- **Source passage**
========================================================================

They're Less "Best Practices" and More "Sounds Good on LinkedIn"
CISO Series Podcast
They're Less "Best Practices" and More "Sounds Good on LinkedIn"
Security thrives on context. So why does cybersecurity as an industry get so caught up with universal concepts that often can't be applied?
This week's episode is hosted by David Spark, producer of CISO Series and Andy Ellis, principal of Duha. Joining is Rebecca Harness, CISO, Deltek.
Listen to the full episode here.
Let it fail
Ninety-five percent of AI pilot projects never make it to production. Enrico Signoretti of Cubbit presented this MIT finding as a warning sign. But that's not a crisis, it's the system working. The real problem is organizations that treat every pilot like a commitment, setting the bar so high that nothing experimental ever gets tried. Forget the advice to organize, secure, and catalog all your data before touching AI. That's a recipe for paralysis. The teams seeing results are the ones putting tools in everyone's hands, learning fast, and killing what doesn't work. The dangerous part comes later: the projects that do stick were built with shortcuts, and nobody's going back to clean them up.

========================================================================

- **Recorded data**

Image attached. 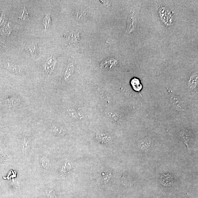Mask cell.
<instances>
[{"label": "cell", "mask_w": 198, "mask_h": 198, "mask_svg": "<svg viewBox=\"0 0 198 198\" xmlns=\"http://www.w3.org/2000/svg\"><path fill=\"white\" fill-rule=\"evenodd\" d=\"M151 144V140L149 137L146 138L140 144L141 148L144 151H146L150 148Z\"/></svg>", "instance_id": "8992f818"}, {"label": "cell", "mask_w": 198, "mask_h": 198, "mask_svg": "<svg viewBox=\"0 0 198 198\" xmlns=\"http://www.w3.org/2000/svg\"><path fill=\"white\" fill-rule=\"evenodd\" d=\"M28 50H29L30 52L32 54L34 53L35 51L36 50V49L37 48V46L35 45H30L29 46L27 47Z\"/></svg>", "instance_id": "2e32d148"}, {"label": "cell", "mask_w": 198, "mask_h": 198, "mask_svg": "<svg viewBox=\"0 0 198 198\" xmlns=\"http://www.w3.org/2000/svg\"><path fill=\"white\" fill-rule=\"evenodd\" d=\"M112 174L109 173L108 172H103L101 176V180L102 182L105 183H107L110 180Z\"/></svg>", "instance_id": "8fae6325"}, {"label": "cell", "mask_w": 198, "mask_h": 198, "mask_svg": "<svg viewBox=\"0 0 198 198\" xmlns=\"http://www.w3.org/2000/svg\"><path fill=\"white\" fill-rule=\"evenodd\" d=\"M137 18L133 13L130 14L128 17V24L127 31L129 33H132L136 29L137 26Z\"/></svg>", "instance_id": "6da1fadb"}, {"label": "cell", "mask_w": 198, "mask_h": 198, "mask_svg": "<svg viewBox=\"0 0 198 198\" xmlns=\"http://www.w3.org/2000/svg\"><path fill=\"white\" fill-rule=\"evenodd\" d=\"M41 165L43 168L45 170H47L49 168L50 161L48 158L46 157H43L41 159Z\"/></svg>", "instance_id": "9c48e42d"}, {"label": "cell", "mask_w": 198, "mask_h": 198, "mask_svg": "<svg viewBox=\"0 0 198 198\" xmlns=\"http://www.w3.org/2000/svg\"><path fill=\"white\" fill-rule=\"evenodd\" d=\"M30 141L28 138L25 137L24 139V142L23 145V150L22 152L23 153H25L29 148L30 146Z\"/></svg>", "instance_id": "30bf717a"}, {"label": "cell", "mask_w": 198, "mask_h": 198, "mask_svg": "<svg viewBox=\"0 0 198 198\" xmlns=\"http://www.w3.org/2000/svg\"><path fill=\"white\" fill-rule=\"evenodd\" d=\"M180 136L181 137L182 140H183V142L187 145L188 149L189 150V146L188 142H189L190 140V137L189 135L187 134L184 131H183L180 132Z\"/></svg>", "instance_id": "52a82bcc"}, {"label": "cell", "mask_w": 198, "mask_h": 198, "mask_svg": "<svg viewBox=\"0 0 198 198\" xmlns=\"http://www.w3.org/2000/svg\"><path fill=\"white\" fill-rule=\"evenodd\" d=\"M118 64V61L114 59H110L105 60L101 63L100 68L102 70H105L111 68Z\"/></svg>", "instance_id": "7a4b0ae2"}, {"label": "cell", "mask_w": 198, "mask_h": 198, "mask_svg": "<svg viewBox=\"0 0 198 198\" xmlns=\"http://www.w3.org/2000/svg\"><path fill=\"white\" fill-rule=\"evenodd\" d=\"M161 183L165 186H169L173 183V179L172 177L169 175H164L161 177L160 179Z\"/></svg>", "instance_id": "277c9868"}, {"label": "cell", "mask_w": 198, "mask_h": 198, "mask_svg": "<svg viewBox=\"0 0 198 198\" xmlns=\"http://www.w3.org/2000/svg\"><path fill=\"white\" fill-rule=\"evenodd\" d=\"M51 22L50 17L48 15H46L43 21V24L45 26V28H47Z\"/></svg>", "instance_id": "5bb4252c"}, {"label": "cell", "mask_w": 198, "mask_h": 198, "mask_svg": "<svg viewBox=\"0 0 198 198\" xmlns=\"http://www.w3.org/2000/svg\"><path fill=\"white\" fill-rule=\"evenodd\" d=\"M66 39L69 43H75L78 41L79 34L74 32H69L66 37Z\"/></svg>", "instance_id": "5b68a950"}, {"label": "cell", "mask_w": 198, "mask_h": 198, "mask_svg": "<svg viewBox=\"0 0 198 198\" xmlns=\"http://www.w3.org/2000/svg\"><path fill=\"white\" fill-rule=\"evenodd\" d=\"M51 130L52 132L55 134H64V131L63 130L61 129V128L59 127L55 126V125H53V126H52Z\"/></svg>", "instance_id": "7c38bea8"}, {"label": "cell", "mask_w": 198, "mask_h": 198, "mask_svg": "<svg viewBox=\"0 0 198 198\" xmlns=\"http://www.w3.org/2000/svg\"><path fill=\"white\" fill-rule=\"evenodd\" d=\"M47 194L49 198H55V194L53 190L48 189L47 190Z\"/></svg>", "instance_id": "9a60e30c"}, {"label": "cell", "mask_w": 198, "mask_h": 198, "mask_svg": "<svg viewBox=\"0 0 198 198\" xmlns=\"http://www.w3.org/2000/svg\"><path fill=\"white\" fill-rule=\"evenodd\" d=\"M130 84L133 89L135 91L139 92L140 93V91L142 88V85L140 81L137 78H133L131 79Z\"/></svg>", "instance_id": "3957f363"}, {"label": "cell", "mask_w": 198, "mask_h": 198, "mask_svg": "<svg viewBox=\"0 0 198 198\" xmlns=\"http://www.w3.org/2000/svg\"><path fill=\"white\" fill-rule=\"evenodd\" d=\"M28 18H29V15L27 10L25 8V7H24L23 12L20 15L19 19H23L24 20H26L28 19Z\"/></svg>", "instance_id": "4fadbf2b"}, {"label": "cell", "mask_w": 198, "mask_h": 198, "mask_svg": "<svg viewBox=\"0 0 198 198\" xmlns=\"http://www.w3.org/2000/svg\"><path fill=\"white\" fill-rule=\"evenodd\" d=\"M8 103L10 107H17L20 104V99L16 97H11L8 99Z\"/></svg>", "instance_id": "ba28073f"}]
</instances>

========================================================================

- **Task list**
1 > Switch "episode" to "show" as you copy everything in the podcast write-up from "CISO Series Podcast" down to "full episode here.".
2 > Pick up the podcast write-up after its final sentence and carry it forward.
The listing has no connection to the podcast write-up.

- **Results for the exercise**
1 >
CISO Series Podcast
They're Less "Best Practices" and More "Sounds Good on LinkedIn"
Security thrives on context. So why does cybersecurity as an industry get so caught up with universal concepts that often can't be applied?
This week's show is hosted by David Spark, producer of CISO Series and Andy Ellis, principal of Duha. Joining is Rebecca Harness, CISO, Deltek.
Listen to the full show here.

2 >
The CIO seat is empty. Now what?
Every time a CIO leaves, the same cycle restarts: a new hire, a new relationship, and months lost rebuilding trust. But CISOs can break the loop by pitching their executive team a different model: fold IT infrastructure and support under security, and hire a transformation-focused leader instead. Becca Harness tried this. Six months in, with 150 people now reporting up through security, the teams are tightly blended: SOC managers running network operations and security engineers embedded in infrastructure. The real unlock wasn't the org chart. It was protecting operational teams.
Design for how people actually work
Security controls that look airtight in design reviews routinely blow up on contact with real users. The cybersecurity subreddit recently shared some horror stories. Zero-trust network migrations expose decades of layered network rules nobody fully understands. Removing local admin reveals shadow tool sprawl nobody expected. The pattern isn't that controls are wrong. Nobody asked how people actually use the systems before flipping the switch. Instead, run premortems. Let users opt in before you force them to opt in. The teams that get adoption right aren't the ones with the best tools. They're the ones that default to yes when a user needs something at 3 a.m. and sort out the policy questions in the morning.
"We found 23 issues. That'll be $15,000."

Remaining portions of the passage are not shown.